Il n’empêche qu’un spécialiste des fluides et gaz médicaux trouve l’outil « top pour monter du supportage sur plateau nu » et qu'il soulage un électricien tertiaire « pour les percements, jointements ».
Une meilleure prévention contre les TMS
« Les résultats ne montrent pas d’appréhension face à un risque de modification/dégradation de l’identité professionnelle en lien avec l’intégration de l’exosquelette.
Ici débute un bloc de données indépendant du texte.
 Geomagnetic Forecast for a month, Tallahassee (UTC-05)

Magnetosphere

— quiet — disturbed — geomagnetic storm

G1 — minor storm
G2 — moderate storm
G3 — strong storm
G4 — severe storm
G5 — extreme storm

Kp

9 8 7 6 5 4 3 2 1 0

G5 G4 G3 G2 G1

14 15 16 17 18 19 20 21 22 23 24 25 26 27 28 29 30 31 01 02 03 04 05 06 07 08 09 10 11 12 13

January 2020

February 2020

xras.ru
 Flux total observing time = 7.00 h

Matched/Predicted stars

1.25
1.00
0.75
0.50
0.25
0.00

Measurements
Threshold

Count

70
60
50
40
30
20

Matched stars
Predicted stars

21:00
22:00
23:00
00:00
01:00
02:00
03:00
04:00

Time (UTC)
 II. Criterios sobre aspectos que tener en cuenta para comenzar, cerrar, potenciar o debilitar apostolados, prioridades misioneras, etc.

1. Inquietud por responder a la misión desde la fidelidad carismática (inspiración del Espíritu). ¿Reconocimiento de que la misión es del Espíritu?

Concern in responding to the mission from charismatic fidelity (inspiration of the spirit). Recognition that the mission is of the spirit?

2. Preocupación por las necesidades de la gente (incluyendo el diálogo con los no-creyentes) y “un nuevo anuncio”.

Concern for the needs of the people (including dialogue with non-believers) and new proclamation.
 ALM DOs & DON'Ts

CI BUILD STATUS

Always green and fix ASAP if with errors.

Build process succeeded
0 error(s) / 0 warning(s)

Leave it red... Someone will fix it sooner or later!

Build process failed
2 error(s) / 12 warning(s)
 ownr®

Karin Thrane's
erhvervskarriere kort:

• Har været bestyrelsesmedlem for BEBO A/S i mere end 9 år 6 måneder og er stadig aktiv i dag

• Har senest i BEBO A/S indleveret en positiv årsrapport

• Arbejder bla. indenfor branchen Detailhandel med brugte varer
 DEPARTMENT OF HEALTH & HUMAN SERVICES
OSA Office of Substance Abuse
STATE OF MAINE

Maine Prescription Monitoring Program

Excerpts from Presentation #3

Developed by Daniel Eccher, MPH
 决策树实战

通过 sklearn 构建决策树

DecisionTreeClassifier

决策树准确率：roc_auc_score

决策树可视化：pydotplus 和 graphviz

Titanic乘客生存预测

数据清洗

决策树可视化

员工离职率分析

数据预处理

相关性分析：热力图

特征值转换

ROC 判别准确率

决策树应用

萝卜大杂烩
Les avis sont partagés sur le fait que l’exosquelette contribue à valoriser le travail, avec un résultat à peine supérieur à la moyenne, en revanche les avis sont plus tranchés sur le fait que l’exosquelette a bien sa place parmi les équipements de travail », est-il écrit dans le rapport.
Ses auteurs précisent : «Il n’y a pas de crainte exprimée sur l’atteinte au sens du travail ni sur le risque de perte de compétences (et pas non plus le sentiment d’en développer de nouvelles) ».
D’autant que les résultats montrent des effets indirects positifs sur la communication et la prévention des troubles musculosquelettiques (TMS) au sein des équipes.
Lorsqu’on compare cependant les réponses avant et après l’utilisation des exosquelettes, l’avis favorable chute, passant par exemple de 90 % à 75 % chez les encadrants.
Si l’enthousiasme quant à l’équipement d’un exosquelette est moins marqué, plus de la moitié des répondants retenus souhaitent continuer à y recourir.
« Si l’efficacité est donc prouvée, cette étude montre également qu’il convient d’intégrer l’adoption de l’équipement dans une démarche globale avec un diagnostic préalable des besoins des travailleurs pour assurer une intégration optimale de l'exosquelette dans leur quotidien professionnel », concluent l’ITMP et l’OPPBTP.
Du côté de Hilti France, ces retours ont permis de revoir son modèle EXO-01. En résulte l’EXO-S, dont l’ergonomie et la praticité ont retravaillées, pesant ainsi 2,4 kg. Une évolution par laquelle le fabricant veut cibler d’autres corps de métiers (industrie, hôpital, etc.).